Here come the GPGPUs

Unquestionably, much of the buzz at SC’2010 in New Orleans was about the performance that HPC users can attain using GPUs in hybrid computing architectures, much like Blue-Gene did over the past few years. Now, GPUs from AMD/ATI and Nvidia are taking hybrid compute offload out of the realm of proprietary architectures and putting it in the hands of almost every workstation user in the world.

When used correctly (for applications that can properly fit into the physical constraints of the GPU) the performance increase of using GPUs can be staggering. Low estimates for currently ported solvers show 4-5 times the speed increase with many often reaching 7-9 times the performance of regular processing speeds. With numbers like that, the HPC community takes notice!

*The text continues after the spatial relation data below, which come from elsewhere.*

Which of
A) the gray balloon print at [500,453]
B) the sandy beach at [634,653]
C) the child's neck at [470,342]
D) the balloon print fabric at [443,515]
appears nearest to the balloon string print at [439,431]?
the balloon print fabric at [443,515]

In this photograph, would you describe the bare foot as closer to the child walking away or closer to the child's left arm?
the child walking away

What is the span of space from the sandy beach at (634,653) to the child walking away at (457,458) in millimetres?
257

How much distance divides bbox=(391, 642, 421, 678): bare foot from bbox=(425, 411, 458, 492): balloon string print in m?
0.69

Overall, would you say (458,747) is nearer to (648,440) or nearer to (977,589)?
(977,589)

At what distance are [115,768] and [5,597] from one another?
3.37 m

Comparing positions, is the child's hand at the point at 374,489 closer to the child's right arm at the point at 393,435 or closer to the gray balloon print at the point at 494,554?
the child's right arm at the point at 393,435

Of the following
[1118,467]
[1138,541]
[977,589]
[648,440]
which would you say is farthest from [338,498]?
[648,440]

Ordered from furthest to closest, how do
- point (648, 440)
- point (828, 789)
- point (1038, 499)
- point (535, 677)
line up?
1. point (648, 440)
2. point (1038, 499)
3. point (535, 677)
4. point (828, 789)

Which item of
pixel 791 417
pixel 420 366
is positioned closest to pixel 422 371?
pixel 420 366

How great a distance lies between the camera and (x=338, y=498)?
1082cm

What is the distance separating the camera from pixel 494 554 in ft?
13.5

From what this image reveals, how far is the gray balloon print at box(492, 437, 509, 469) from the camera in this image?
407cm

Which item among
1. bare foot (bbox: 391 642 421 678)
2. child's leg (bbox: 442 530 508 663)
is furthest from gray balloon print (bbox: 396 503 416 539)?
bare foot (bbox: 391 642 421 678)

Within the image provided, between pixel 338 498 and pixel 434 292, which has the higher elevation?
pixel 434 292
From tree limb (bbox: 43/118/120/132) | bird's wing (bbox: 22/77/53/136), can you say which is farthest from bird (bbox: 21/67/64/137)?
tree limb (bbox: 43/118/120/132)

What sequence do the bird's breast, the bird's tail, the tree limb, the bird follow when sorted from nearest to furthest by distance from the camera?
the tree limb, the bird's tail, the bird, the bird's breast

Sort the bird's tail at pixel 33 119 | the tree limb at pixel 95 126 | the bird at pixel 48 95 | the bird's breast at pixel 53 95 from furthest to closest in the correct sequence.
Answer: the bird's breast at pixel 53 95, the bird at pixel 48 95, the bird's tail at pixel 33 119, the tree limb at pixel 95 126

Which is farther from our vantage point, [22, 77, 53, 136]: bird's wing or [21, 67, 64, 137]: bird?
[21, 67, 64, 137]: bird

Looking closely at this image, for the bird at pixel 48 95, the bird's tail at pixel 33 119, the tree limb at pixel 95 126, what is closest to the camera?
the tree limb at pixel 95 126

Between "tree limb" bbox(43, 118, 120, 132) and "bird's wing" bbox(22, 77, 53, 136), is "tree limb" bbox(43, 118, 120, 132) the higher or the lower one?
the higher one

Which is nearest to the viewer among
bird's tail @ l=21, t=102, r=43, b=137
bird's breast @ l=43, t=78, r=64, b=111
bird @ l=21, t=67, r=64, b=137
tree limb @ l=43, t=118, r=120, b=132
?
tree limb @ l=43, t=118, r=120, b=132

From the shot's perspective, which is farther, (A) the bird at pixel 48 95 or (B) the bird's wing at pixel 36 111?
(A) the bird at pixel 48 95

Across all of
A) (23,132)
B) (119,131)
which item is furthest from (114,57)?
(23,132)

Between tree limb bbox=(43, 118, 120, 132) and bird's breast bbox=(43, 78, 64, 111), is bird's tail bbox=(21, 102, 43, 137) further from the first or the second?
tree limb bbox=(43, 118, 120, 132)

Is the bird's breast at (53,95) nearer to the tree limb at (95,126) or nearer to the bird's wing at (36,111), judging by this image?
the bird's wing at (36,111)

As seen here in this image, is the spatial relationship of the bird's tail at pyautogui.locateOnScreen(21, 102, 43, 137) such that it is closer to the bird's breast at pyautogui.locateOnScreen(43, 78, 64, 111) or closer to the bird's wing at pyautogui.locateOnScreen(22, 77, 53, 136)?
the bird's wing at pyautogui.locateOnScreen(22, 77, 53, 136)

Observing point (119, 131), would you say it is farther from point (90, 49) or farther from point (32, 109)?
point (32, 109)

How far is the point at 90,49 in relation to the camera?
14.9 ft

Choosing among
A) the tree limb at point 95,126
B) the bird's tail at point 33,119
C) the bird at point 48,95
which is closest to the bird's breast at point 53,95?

The surprise in the GPU market is just how one-sided the supplier market seems to be. At SC’10 processor giant Intel only very quietly started talking about their accelerator codenamed “Knights-Ferry” (see . The technology was being demo’d in the Intel booth, but with clear implications that it won’t be generally available for quite some time.

Meanwhile Nvidia is becoming a juggernaut. Their much bemoaned language CUDA is being upgraded very quickly, releasing new versions that have taken notice of criticisms and are addressing them one by one. By sometime next year, CUDA 4.0 will have had some major enhancements that should help compiler and debuggers used by ISVs to make better and higher performing code for Nvidia’s crop of new GPGPUs.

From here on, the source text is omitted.